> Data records
····················

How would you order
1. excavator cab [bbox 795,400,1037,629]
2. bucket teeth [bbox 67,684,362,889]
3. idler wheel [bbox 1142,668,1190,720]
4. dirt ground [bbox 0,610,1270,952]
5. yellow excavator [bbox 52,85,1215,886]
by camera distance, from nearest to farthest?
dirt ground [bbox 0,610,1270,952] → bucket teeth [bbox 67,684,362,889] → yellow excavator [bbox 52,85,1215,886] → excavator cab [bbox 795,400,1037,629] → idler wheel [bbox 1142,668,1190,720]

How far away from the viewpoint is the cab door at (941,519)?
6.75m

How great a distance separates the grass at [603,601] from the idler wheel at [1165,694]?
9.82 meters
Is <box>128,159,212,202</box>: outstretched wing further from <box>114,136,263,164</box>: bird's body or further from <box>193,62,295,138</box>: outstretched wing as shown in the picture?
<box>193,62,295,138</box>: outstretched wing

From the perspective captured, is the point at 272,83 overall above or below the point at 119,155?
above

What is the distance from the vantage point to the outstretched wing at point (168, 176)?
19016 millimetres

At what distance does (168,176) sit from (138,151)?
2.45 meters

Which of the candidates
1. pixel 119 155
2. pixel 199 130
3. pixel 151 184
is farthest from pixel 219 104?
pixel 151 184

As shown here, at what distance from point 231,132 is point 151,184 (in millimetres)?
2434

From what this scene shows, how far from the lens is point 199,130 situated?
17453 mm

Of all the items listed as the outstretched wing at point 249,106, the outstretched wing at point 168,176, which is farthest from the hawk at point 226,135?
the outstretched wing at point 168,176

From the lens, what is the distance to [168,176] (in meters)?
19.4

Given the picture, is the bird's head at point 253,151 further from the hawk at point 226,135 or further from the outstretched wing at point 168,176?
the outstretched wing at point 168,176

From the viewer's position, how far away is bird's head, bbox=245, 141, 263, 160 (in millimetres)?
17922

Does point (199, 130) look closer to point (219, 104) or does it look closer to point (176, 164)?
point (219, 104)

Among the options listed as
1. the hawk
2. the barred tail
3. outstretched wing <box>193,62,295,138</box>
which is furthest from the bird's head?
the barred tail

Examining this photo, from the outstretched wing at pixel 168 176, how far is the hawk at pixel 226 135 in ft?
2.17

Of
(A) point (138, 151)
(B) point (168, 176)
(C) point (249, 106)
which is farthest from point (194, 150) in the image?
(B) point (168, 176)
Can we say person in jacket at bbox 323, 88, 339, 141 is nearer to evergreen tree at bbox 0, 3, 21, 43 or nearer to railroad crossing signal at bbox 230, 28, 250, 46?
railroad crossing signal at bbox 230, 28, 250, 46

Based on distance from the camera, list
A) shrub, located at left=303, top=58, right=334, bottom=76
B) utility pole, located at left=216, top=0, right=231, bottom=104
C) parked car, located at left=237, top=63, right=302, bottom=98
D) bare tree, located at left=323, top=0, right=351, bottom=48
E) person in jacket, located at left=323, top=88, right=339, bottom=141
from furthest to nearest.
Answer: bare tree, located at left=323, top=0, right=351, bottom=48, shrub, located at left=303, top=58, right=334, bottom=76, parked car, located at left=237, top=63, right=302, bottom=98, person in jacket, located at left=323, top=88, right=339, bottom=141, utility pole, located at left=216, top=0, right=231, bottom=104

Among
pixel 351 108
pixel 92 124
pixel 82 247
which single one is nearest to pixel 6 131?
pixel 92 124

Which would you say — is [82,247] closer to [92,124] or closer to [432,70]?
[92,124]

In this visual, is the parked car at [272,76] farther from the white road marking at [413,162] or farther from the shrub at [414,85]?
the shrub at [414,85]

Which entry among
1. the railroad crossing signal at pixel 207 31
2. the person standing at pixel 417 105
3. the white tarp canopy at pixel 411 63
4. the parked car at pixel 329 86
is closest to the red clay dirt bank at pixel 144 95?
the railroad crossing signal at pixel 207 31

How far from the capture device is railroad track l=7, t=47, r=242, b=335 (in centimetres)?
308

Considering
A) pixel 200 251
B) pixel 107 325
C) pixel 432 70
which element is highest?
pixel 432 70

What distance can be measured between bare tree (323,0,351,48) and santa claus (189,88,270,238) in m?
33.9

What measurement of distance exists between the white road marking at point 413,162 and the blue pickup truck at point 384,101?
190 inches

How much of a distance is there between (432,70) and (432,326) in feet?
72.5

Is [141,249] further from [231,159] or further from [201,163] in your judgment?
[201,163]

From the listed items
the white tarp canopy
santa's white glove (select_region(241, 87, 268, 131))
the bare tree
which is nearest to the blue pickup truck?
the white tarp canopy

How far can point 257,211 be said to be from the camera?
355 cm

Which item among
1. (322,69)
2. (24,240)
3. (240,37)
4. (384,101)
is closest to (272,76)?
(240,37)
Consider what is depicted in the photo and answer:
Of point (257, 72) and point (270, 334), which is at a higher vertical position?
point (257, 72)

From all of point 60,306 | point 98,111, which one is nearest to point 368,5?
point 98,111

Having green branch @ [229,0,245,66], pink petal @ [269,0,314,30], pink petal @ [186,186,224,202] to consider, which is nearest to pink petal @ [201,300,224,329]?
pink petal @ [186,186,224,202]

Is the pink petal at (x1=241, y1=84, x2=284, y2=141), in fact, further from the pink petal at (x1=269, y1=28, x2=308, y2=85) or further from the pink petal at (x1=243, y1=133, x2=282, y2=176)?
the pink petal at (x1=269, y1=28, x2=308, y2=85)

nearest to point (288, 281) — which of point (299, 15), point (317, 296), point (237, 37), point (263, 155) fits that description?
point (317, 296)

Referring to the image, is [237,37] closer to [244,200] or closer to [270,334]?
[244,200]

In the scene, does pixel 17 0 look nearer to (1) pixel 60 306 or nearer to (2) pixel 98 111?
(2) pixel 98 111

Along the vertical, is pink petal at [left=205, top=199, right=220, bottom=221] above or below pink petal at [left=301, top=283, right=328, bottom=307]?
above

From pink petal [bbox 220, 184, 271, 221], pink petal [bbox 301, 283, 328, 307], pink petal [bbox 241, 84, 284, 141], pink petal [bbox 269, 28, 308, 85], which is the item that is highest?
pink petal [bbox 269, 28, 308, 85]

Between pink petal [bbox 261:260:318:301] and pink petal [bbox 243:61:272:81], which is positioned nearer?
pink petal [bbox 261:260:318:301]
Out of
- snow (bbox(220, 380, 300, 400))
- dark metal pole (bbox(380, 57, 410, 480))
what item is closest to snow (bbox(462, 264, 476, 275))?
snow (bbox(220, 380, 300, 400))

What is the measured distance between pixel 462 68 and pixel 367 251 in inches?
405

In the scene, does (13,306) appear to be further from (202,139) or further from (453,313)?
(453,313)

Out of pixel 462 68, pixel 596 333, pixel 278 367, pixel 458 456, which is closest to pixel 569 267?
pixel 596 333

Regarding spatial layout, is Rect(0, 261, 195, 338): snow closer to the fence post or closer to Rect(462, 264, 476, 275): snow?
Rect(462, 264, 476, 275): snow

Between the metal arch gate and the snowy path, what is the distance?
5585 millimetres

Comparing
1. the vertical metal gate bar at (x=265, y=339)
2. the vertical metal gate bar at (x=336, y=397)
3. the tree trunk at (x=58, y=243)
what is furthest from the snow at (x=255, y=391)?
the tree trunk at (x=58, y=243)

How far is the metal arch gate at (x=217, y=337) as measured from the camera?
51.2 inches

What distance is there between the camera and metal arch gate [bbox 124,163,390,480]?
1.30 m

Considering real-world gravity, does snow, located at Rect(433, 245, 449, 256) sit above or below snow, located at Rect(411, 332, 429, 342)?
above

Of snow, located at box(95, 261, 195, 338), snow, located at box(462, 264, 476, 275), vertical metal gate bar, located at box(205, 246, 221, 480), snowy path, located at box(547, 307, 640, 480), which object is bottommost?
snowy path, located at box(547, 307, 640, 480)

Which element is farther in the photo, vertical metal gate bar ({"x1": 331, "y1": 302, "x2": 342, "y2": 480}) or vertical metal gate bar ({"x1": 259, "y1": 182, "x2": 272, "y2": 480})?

····················

> What you have to do
Copy the data verbatim, starting with the line that contains "Considering real-world gravity, does" and continuing through the last line of the data, including both.

> Exercise answer
Considering real-world gravity, does snow, located at Rect(433, 245, 449, 256) sit above or below snow, located at Rect(411, 332, 429, 342)?
above

Of snow, located at box(95, 261, 195, 338), snow, located at box(462, 264, 476, 275), vertical metal gate bar, located at box(205, 246, 221, 480), snowy path, located at box(547, 307, 640, 480), which object is bottommost?
snowy path, located at box(547, 307, 640, 480)

Which element is farther in the photo, vertical metal gate bar ({"x1": 331, "y1": 302, "x2": 342, "y2": 480}) or vertical metal gate bar ({"x1": 259, "y1": 182, "x2": 272, "y2": 480})?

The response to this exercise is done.